(Records drawn from a data source)

━━━━━━━━━━━━━━━━━━━━━━━━━━━━━━

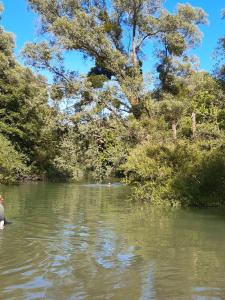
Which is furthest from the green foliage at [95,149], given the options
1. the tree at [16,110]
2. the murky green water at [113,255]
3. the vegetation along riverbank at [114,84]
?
the tree at [16,110]

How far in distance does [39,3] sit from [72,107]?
315 inches

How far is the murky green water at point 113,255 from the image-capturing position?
10039 mm

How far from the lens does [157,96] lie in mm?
36469

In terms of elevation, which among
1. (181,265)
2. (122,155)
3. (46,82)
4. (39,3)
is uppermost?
(39,3)

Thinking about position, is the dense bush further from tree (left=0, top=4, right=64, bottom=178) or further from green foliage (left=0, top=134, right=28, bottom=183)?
tree (left=0, top=4, right=64, bottom=178)

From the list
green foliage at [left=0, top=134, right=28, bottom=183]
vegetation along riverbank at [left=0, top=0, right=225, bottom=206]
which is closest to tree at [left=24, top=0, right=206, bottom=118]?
vegetation along riverbank at [left=0, top=0, right=225, bottom=206]

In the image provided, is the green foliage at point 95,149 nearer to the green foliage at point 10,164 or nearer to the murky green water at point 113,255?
the murky green water at point 113,255

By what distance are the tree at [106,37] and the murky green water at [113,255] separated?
11.8 metres

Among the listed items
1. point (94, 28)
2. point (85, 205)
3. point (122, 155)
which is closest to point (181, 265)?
point (85, 205)

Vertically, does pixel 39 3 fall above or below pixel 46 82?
above

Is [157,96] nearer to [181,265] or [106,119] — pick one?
[106,119]

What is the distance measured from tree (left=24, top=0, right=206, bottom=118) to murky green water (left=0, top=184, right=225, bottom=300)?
11.8m

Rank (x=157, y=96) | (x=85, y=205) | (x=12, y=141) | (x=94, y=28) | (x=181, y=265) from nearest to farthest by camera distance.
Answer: (x=181, y=265), (x=85, y=205), (x=94, y=28), (x=157, y=96), (x=12, y=141)

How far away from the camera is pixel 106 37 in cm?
3456
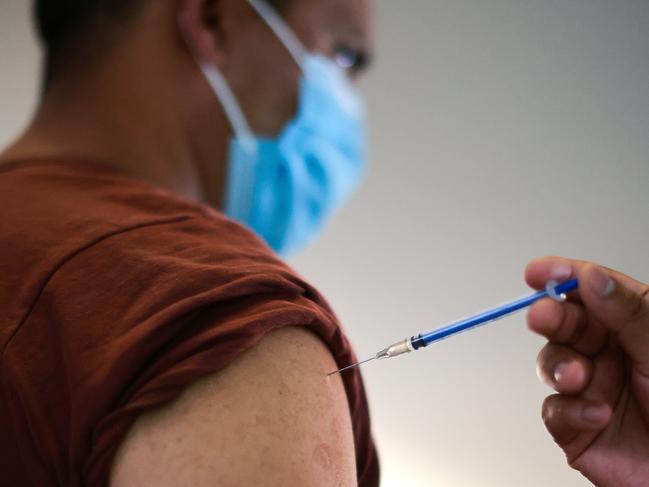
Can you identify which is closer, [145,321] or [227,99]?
[145,321]

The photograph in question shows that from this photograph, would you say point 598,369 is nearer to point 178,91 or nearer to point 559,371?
point 559,371

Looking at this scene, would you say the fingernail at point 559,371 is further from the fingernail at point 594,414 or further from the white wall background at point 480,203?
the white wall background at point 480,203

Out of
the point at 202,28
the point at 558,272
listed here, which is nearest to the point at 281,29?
the point at 202,28

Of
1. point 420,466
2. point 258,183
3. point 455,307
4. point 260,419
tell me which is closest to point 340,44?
point 258,183

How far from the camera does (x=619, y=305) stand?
601 mm

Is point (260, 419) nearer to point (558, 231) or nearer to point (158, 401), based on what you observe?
point (158, 401)

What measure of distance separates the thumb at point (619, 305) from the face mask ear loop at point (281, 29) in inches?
35.7

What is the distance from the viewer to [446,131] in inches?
77.8

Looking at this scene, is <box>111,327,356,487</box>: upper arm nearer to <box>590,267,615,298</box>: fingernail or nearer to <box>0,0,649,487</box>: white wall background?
<box>590,267,615,298</box>: fingernail

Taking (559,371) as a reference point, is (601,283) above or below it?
above

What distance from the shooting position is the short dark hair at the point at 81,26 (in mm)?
1071

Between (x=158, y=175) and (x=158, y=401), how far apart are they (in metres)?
0.61

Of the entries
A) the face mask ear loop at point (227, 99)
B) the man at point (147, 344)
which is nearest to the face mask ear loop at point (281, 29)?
the face mask ear loop at point (227, 99)

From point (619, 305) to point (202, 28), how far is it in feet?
2.90
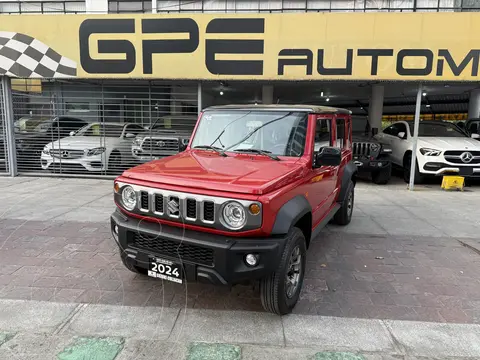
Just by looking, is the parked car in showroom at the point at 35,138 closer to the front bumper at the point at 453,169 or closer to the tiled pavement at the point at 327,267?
the tiled pavement at the point at 327,267

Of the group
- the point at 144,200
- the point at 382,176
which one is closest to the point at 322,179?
the point at 144,200

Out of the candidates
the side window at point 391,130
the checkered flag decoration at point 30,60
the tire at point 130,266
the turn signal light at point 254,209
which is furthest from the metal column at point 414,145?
the checkered flag decoration at point 30,60

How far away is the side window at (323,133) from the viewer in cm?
397

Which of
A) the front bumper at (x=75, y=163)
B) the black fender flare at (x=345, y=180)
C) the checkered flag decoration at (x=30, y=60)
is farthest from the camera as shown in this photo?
the front bumper at (x=75, y=163)

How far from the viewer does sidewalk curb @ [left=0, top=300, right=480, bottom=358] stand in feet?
→ 9.07

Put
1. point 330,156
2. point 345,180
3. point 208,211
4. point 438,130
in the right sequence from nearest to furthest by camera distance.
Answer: point 208,211 → point 330,156 → point 345,180 → point 438,130

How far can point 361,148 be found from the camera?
953 centimetres

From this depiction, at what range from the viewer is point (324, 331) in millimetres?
2941

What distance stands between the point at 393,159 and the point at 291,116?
8.24 m

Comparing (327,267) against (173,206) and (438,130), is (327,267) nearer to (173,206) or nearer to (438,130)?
(173,206)

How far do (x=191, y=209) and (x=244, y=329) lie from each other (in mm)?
1105

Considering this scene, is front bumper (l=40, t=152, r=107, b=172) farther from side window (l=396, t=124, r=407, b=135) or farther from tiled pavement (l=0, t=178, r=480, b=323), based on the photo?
side window (l=396, t=124, r=407, b=135)

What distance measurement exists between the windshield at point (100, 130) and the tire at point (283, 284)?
26.8 ft

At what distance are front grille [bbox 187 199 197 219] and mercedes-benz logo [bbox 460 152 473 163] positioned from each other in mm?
8726
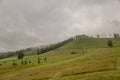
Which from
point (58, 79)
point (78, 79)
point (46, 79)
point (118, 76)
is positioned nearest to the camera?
point (118, 76)

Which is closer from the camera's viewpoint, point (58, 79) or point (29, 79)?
point (58, 79)

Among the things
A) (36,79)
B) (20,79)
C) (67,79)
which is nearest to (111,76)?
(67,79)

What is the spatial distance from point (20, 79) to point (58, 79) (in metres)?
20.8

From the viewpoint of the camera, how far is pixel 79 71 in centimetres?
7006

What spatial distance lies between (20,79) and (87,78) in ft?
97.9

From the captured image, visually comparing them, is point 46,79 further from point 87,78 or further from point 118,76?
point 118,76

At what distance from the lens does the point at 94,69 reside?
7025 cm

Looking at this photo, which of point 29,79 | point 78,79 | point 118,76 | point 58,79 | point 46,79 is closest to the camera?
point 118,76

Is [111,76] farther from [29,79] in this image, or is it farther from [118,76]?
[29,79]

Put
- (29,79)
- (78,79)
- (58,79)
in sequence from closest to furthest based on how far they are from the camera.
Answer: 1. (78,79)
2. (58,79)
3. (29,79)

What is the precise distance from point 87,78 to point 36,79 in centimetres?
2130

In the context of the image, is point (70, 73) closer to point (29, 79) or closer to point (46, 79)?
point (46, 79)

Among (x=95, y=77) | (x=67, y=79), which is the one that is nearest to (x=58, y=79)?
(x=67, y=79)

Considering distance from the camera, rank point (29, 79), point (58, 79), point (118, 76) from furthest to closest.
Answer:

━━━━━━━━━━━━━━━━━━━━━━━━━━━━━━

> _Task directions_
Switch every "dense bush" in the listing to "thick shrub" and leave everything else unchanged. Omit the pictures from your answer.

> _Output for this task_
Which is furthest from the green foliage at [95,149], given the options
1. the tree at [16,110]
2. the murky green water at [113,255]
3. the vegetation along riverbank at [114,84]
?
the tree at [16,110]

How far in distance does [39,3] sit from [72,107]?
315 inches

How far is the murky green water at point 113,255 from the image-capturing position?
10039 mm

How far from the lens does [157,96] lie in mm?
36469

In terms of elevation, which among
1. (181,265)
2. (122,155)
3. (46,82)
4. (39,3)
is uppermost?
(39,3)

Thinking about position, is the thick shrub further from tree (left=0, top=4, right=64, bottom=178) or further from green foliage (left=0, top=134, right=28, bottom=183)?
tree (left=0, top=4, right=64, bottom=178)

From the list
green foliage at [left=0, top=134, right=28, bottom=183]
vegetation along riverbank at [left=0, top=0, right=225, bottom=206]
which is closest to tree at [left=24, top=0, right=206, bottom=118]?
vegetation along riverbank at [left=0, top=0, right=225, bottom=206]

In the image provided, is the green foliage at point 95,149 nearer to the green foliage at point 10,164 or nearer to the murky green water at point 113,255?
the murky green water at point 113,255

By what distance are the tree at [106,37] and the murky green water at [113,255] separated?
11.8 metres

Among the listed items
1. point (94, 28)
2. point (85, 205)
3. point (122, 155)
which is closest to point (181, 265)?
point (85, 205)

Vertically, does pixel 39 3 fall above or below pixel 46 82?
above

Is [157,96] nearer to [181,265] or [106,119] — pick one?
[106,119]

What is the distance measured from tree (left=24, top=0, right=206, bottom=118) to murky green water (left=0, top=184, right=225, bottom=300)?
11.8m

Rank (x=157, y=96) | (x=85, y=205) | (x=12, y=141) | (x=94, y=28) | (x=181, y=265) from nearest to farthest by camera distance.
Answer: (x=181, y=265), (x=85, y=205), (x=94, y=28), (x=157, y=96), (x=12, y=141)

How far away from the camera is pixel 106 37 in cm?
3456
Can you identify which is closer, [145,321] or [227,99]?
[145,321]

The photograph in question shows that from this photograph, would you say point 598,369 is nearer to point 178,91 or nearer to point 559,371?
point 559,371

Looking at this scene, would you say the fingernail at point 559,371 is further from the fingernail at point 594,414 or further from the white wall background at point 480,203?
the white wall background at point 480,203

Out of
the point at 202,28
the point at 558,272
listed here, which is nearest to the point at 281,29?
the point at 202,28

Of
1. point 420,466
2. point 258,183
3. point 455,307
4. point 260,419
tell me which is closest to point 340,44?
point 258,183

How far from the camera does (x=619, y=305) stand?
601 mm

Is point (260, 419) nearer to point (558, 231) or nearer to point (158, 401), based on what you observe?
point (158, 401)

What measure of distance separates the thumb at point (619, 305) from the face mask ear loop at point (281, 29) in inches?
35.7

What is the distance from the viewer to [446,131] in inches?
77.8

Looking at this scene, is <box>111,327,356,487</box>: upper arm nearer to <box>590,267,615,298</box>: fingernail or nearer to <box>0,0,649,487</box>: white wall background?
<box>590,267,615,298</box>: fingernail

Taking (559,371) as a reference point, is (601,283) above or below it?
above

What distance from the shooting position is the short dark hair at the point at 81,26 (in mm)?
1071

Between (x=158, y=175) and (x=158, y=401), how far apart are they (in metres)?
0.61

Of the entries
A) the face mask ear loop at point (227, 99)
B) the man at point (147, 344)
which is nearest to the face mask ear loop at point (281, 29)?
the face mask ear loop at point (227, 99)

From point (619, 305) to point (202, 28), how far is it in feet?
2.90
Just by looking, is the parked car in showroom at the point at 35,138 closer to the front bumper at the point at 453,169 or closer to the tiled pavement at the point at 327,267?
the tiled pavement at the point at 327,267

Of the group
- the point at 144,200
- the point at 382,176
which one is closest to the point at 322,179?
the point at 144,200

Out of the candidates
the side window at point 391,130
the checkered flag decoration at point 30,60
the tire at point 130,266
the turn signal light at point 254,209
which is furthest from the metal column at point 414,145?
the checkered flag decoration at point 30,60

How far away is the side window at (323,133) from the viewer in cm?
397

Which of
A) the front bumper at (x=75, y=163)
B) the black fender flare at (x=345, y=180)
C) the checkered flag decoration at (x=30, y=60)
is farthest from the camera as shown in this photo?
the front bumper at (x=75, y=163)

How far from the viewer does sidewalk curb @ [left=0, top=300, right=480, bottom=358] stand in feet?
→ 9.07

Put
1. point 330,156
2. point 345,180
3. point 208,211
4. point 438,130
in the right sequence from nearest to furthest by camera distance.
Answer: point 208,211 → point 330,156 → point 345,180 → point 438,130

How far can point 361,148 be found from the camera?
953 centimetres

From this depiction, at what range from the viewer is point (324, 331) in millimetres?
2941

What distance stands between the point at 393,159 and the point at 291,116?
8.24 m

Comparing (327,267) against (173,206) and (438,130), is (327,267) nearer to (173,206) or nearer to (438,130)?
(173,206)

How far do (x=191, y=209) and (x=244, y=329) lie from each other (in mm)?
1105

Considering this scene, is front bumper (l=40, t=152, r=107, b=172) farther from side window (l=396, t=124, r=407, b=135) or farther from tiled pavement (l=0, t=178, r=480, b=323), based on the photo?
side window (l=396, t=124, r=407, b=135)

What distance measurement exists between the windshield at point (100, 130) and the tire at point (283, 284)?
26.8 ft

At what distance are front grille [bbox 187 199 197 219] and mercedes-benz logo [bbox 460 152 473 163] positioned from each other in mm?
8726
Which from
point (58, 79)
point (78, 79)
point (46, 79)
point (118, 76)
is positioned nearest to the camera?
point (118, 76)

Which is closer from the camera's viewpoint, point (58, 79) or point (29, 79)?
point (58, 79)

Among the things
A) (36,79)
B) (20,79)
C) (67,79)
which is nearest to (111,76)?
(67,79)

What is the spatial distance from point (20, 79) to point (58, 79) (in metres)?
20.8

From the viewpoint of the camera, how far is pixel 79 71 in centimetres?
7006

What spatial distance lies between (20,79) and (87,78) in ft?
97.9

From the captured image, visually comparing them, is point 46,79 further from point 87,78 or further from point 118,76?
point 118,76

At what distance from the lens does the point at 94,69 reside?
7025 cm

Looking at this photo, which of point 29,79 | point 78,79 | point 118,76 | point 58,79 | point 46,79 is closest to the camera?
point 118,76

Is [111,76] farther from [29,79] in this image, or is it farther from [118,76]?
[29,79]

Put
- (29,79)
- (78,79)
- (58,79)
in sequence from closest to furthest based on how far they are from the camera.
Answer: 1. (78,79)
2. (58,79)
3. (29,79)

What is the precise distance from point 87,78 to point 36,79 in centimetres?
2130

In the context of the image, is point (70, 73) closer to point (29, 79) or closer to point (46, 79)?
point (46, 79)

Among (x=95, y=77) | (x=67, y=79), which is the one that is nearest to (x=58, y=79)?
(x=67, y=79)

Considering distance from the camera, rank point (29, 79), point (58, 79), point (118, 76) from furthest to closest.
Answer:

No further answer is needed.